Axon Connected, LLC, Earlysville, VA, 22936, USA.
Department of Mathematics, Union College, Schenectady, NY, 12308, USA.
Med Phys. 2021 Jul;48(7):3790-3803. doi: 10.1002/mp.14932. Epub 2021 Jun 28.
In x-ray radiography, the commonly used antiscatter grid for enhancing image quality causes artifacts in the form of periodic noises, such as shadows, cutoff, and Moiré fringes. Software degridding is traditionally performed via linear or homomorphic filtering in the spectral domain. These methods inevitably result in image blurring, information loss, and distortion, thus hindering detection and assessment of diseases. We seek effective and practical solutions for grid artifact correction based on spatial-domain analysis toward high-quality imaging.
By analyzing the physical process of grid artifact formation, we track down the root of the problem associated with spectral filtering. We propose the grid regression demodulation (GRD). The degridding cost is forged as a functional of the latent x-ray photon image and parametric grid model characterizing grid transmission property. Regularization on the grid spectra is incorporated. We devise optimization algorithms for artifact correction and grid pattern estimation. GRD decouples the partially overlapped spectra of the grid and anatomy, and removes the artifacts independently, thus restoring the underlying clinically relevant data.
Method efficacy is demonstrated using simulated and real data. GRD effectively preserves image edges, textures, and patterns while removing grid artifacts. For the known ground truth setting, GRD gives a near-perfect correction. For real data, GRD is capable of correcting not only the primary grid artifacts, but also the higher grid harmonic artifacts while keeping image content unaltered, which is unachievable by the other methods. Our method has low residual errors and exhibits a successful demodulation effect without introducing additional artifacts, while ringing or cilia artifacts are present in the others.

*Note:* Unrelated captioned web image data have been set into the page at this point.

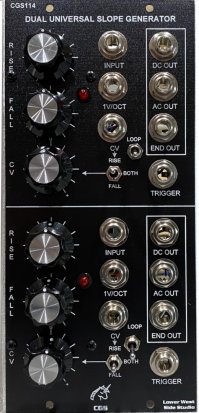 MU Module CGS114 Dual Universal Slope Generator from CGS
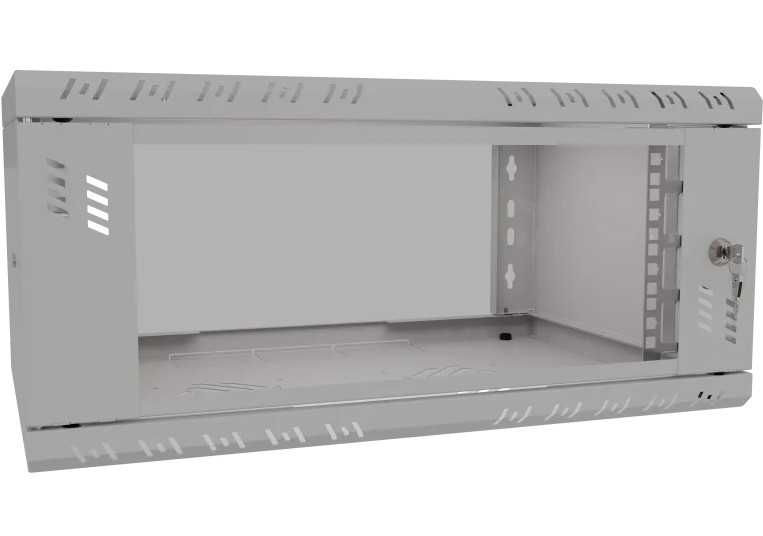Rack 4U S-RC19-4U-350GG Stalflex - dátový rozvádzač 19" s hĺbkou 350mm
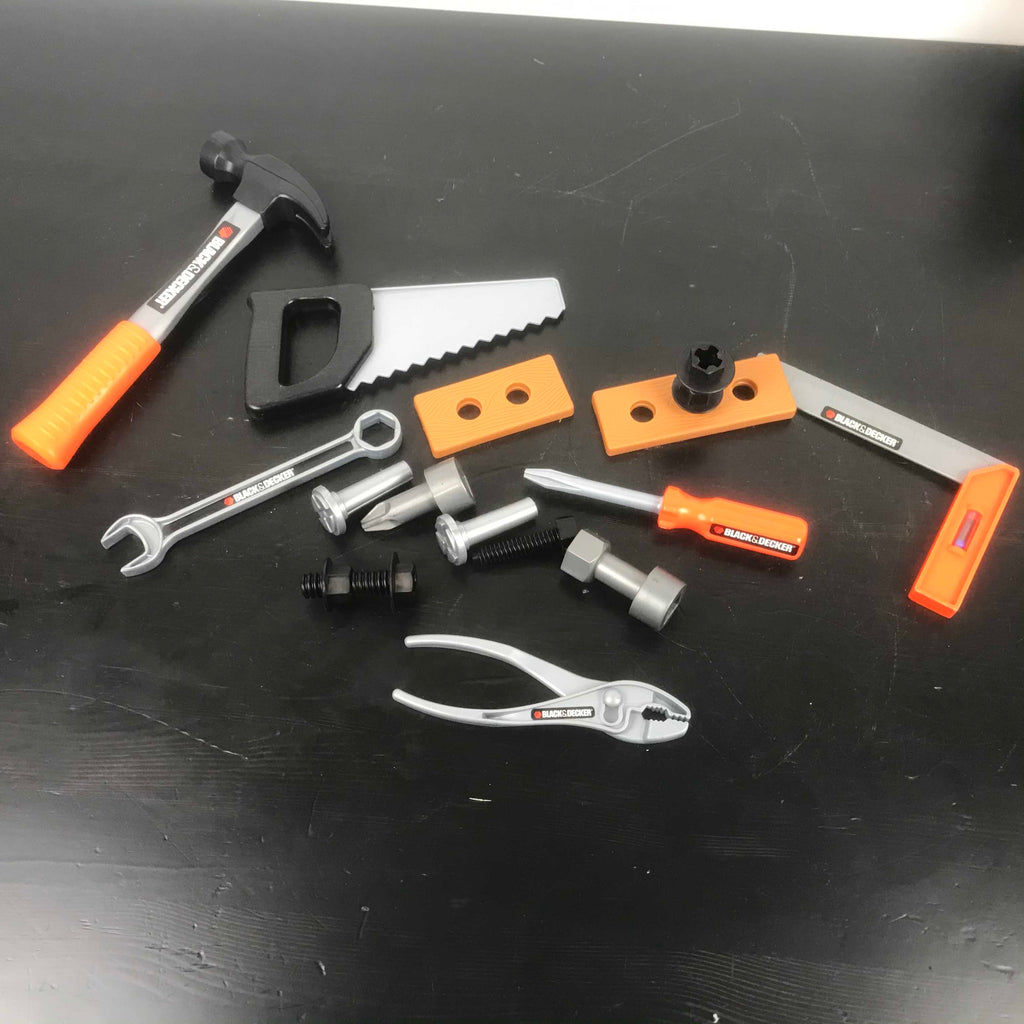 Black+Decker Junior Tool Belt Set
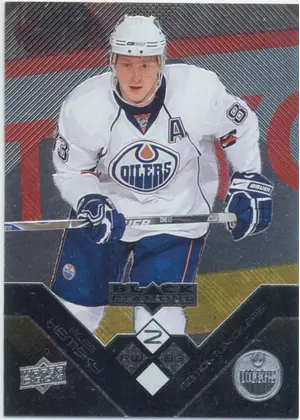 2008-09 BLACK DIAMOND - ALES HEMSKY #99 DOUBLE DIAMOND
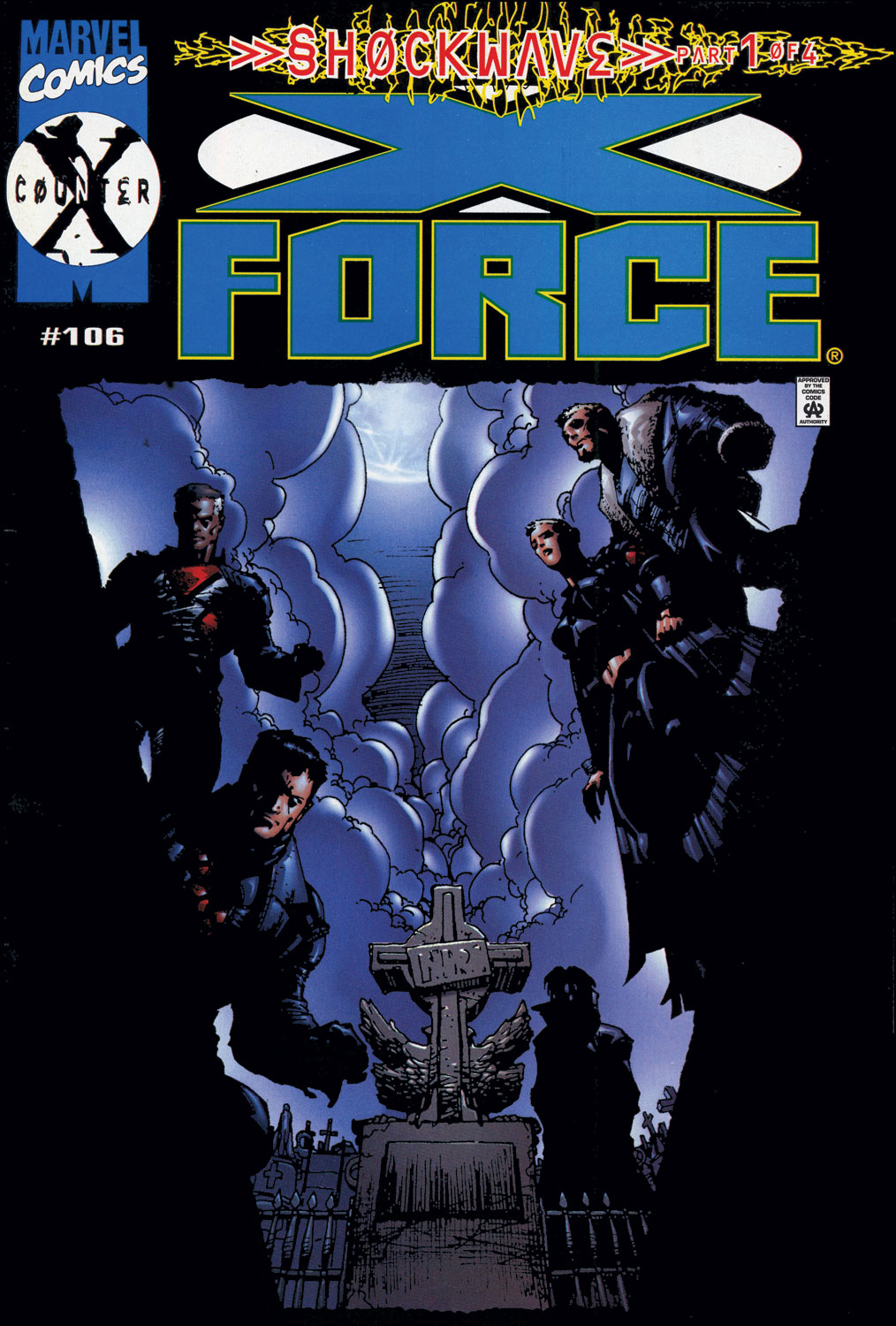 X-Force (1991) Issue #106 #111 - English 1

The proposed method outperforms the prevalent transform techniques for correcting grid artifacts in digital radiography. It is self-sustained and self-adaptive to a range of targets and beam quality. Our approach is advantageous in restoring the latent image while suppressing grid noises. It retrieves the true scale factor of the degridded data, which is unattainable via any spectral filtering techniques. This work unlocks a promising venue to improve and upgrade low-dose medical radiographic imaging technology.
在 X 射线射线照相中,常用的散射消除栅格用于增强图像质量,会导致周期性噪声的伪影,例如阴影、截止和莫尔条纹。传统上,软件去栅格化是通过光谱域中的线性或同态滤波来完成的。这些方法不可避免地导致图像模糊、信息丢失和失真,从而阻碍疾病的检测和评估。我们寻求基于空域分析的有效实用的解决方案,以实现高质量成像。
通过分析栅格伪影形成的物理过程,我们追踪与光谱滤波相关的问题根源。我们提出了栅格回归解调(GRD)。去栅格化成本被伪造为潜在 X 射线光子图像和参数栅格模型的函数,该模型描述了栅格传输特性。对栅格光谱进行正则化。我们设计了用于伪影校正和栅格图案估计的优化算法。GRD 分离了栅格和解剖结构的部分重叠光谱,并独立去除伪影,从而恢复潜在的临床相关数据。
使用模拟和真实数据证明了该方法的有效性。GRD 有效地保留了图像的边缘、纹理和图案,同时去除了栅格伪影。对于已知的真实设置,GRD 提供了近乎完美的校正。对于真实数据,GRD 不仅能够校正主要的栅格伪影,而且能够在保持图像内容不变的情况下校正更高的栅格谐波伪影,而其他方法则无法实现。我们的方法具有较低的残余误差,并表现出成功的解调效果,而不会引入额外的伪影,而其他方法则存在振铃或纤毛伪影。
与数字射线照相中的普遍变换技术相比,所提出的方法在纠正栅格伪影方面表现出色。它是自我维持和自适应的,可以适应各种目标和射线质量。我们的方法在抑制栅格噪声的同时,有利于恢复潜在图像。它恢复了去栅格化数据的真实比例因子,这是任何光谱滤波技术都无法实现的。这项工作为改进和升级低剂量医学射线照相成像技术开辟了一个有前途的途径。